練習說明
將下方講 DataNode 讀取資料的節選中，從「public static BlockReader」一直到「ng clientName)」的全部內容，一字不差地重新寫出。

BlockReader.newBlockReader函式實現如下:

 

public static BlockReader newBlockReader( Socket sock, String file,

                                   long blockId,

                                   long genStamp,

                                   long startOffset, long len,

                                   int bufferSize, boolean verifyChecksum,

                                   String clientName)

                                   throws IOException {

  //使用Socket建立寫入流,向DataNode傳送讀指令

  DataOutputStream out = new DataOutputStream(

    new BufferedOutputStream(NetUtils.getOutputStream(sock,HdfsConstants.WRITE_TIMEOUT)));

  out.writeShort( DataTransferProtocol.DATA_TRANSFER_VERSION );

  out.write( DataTransferProtocol.OP_READ_BLOCK );

  out.writeLong( blockId );

  out.writeLong( genStamp );

  out.writeLong( startOffset );

  out.writeLong( len );

  Text.writeString(out, clientName);

  out.flush();

  //使用Socket建立讀入流,用於從DataNode讀取資料

  DataInputStream in = new DataInputStream(

      new BufferedInputStream(NetUtils.getInputStream(sock),

                              bufferSize));

  DataChecksum checksum = DataChecksum.newDataChecksum( in );

  long firstChunkOffset = in.readLong();

  //生成一個reader,主要包含讀入流,用於讀取資料

  return new BlockReader( file, blockId, in, checksum, verifyChecksum,

                          startOffset, firstChunkOffset, sock );

}

BlockReader的readAll函式就是用上面生成的DataInputStream讀取資料。

2.2、DataNode

在DataNode啟動的時候,會呼叫函式startDataNode,其中與資料讀取有關的邏輯如下:

 

void startDataNode(Configuration conf,

                   AbstractList dataDirs

                   ) throws IOException {

  ……

  // 建立一個ServerSocket,並生成一個DataXceiverServer來監控客戶端的連結

  ServerSocket ss = (socketWriteTimeout > 0) ?

提供資料
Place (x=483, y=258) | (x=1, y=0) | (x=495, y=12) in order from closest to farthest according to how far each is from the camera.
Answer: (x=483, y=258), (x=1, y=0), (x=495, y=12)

任務解答
public static BlockReader newBlockReader( Socket sock, String file,

                                   long blockId,

                                   long genStamp,

                                   long startOffset, long len,

                                   int bufferSize, boolean verifyChecksum,

                                   String clientName)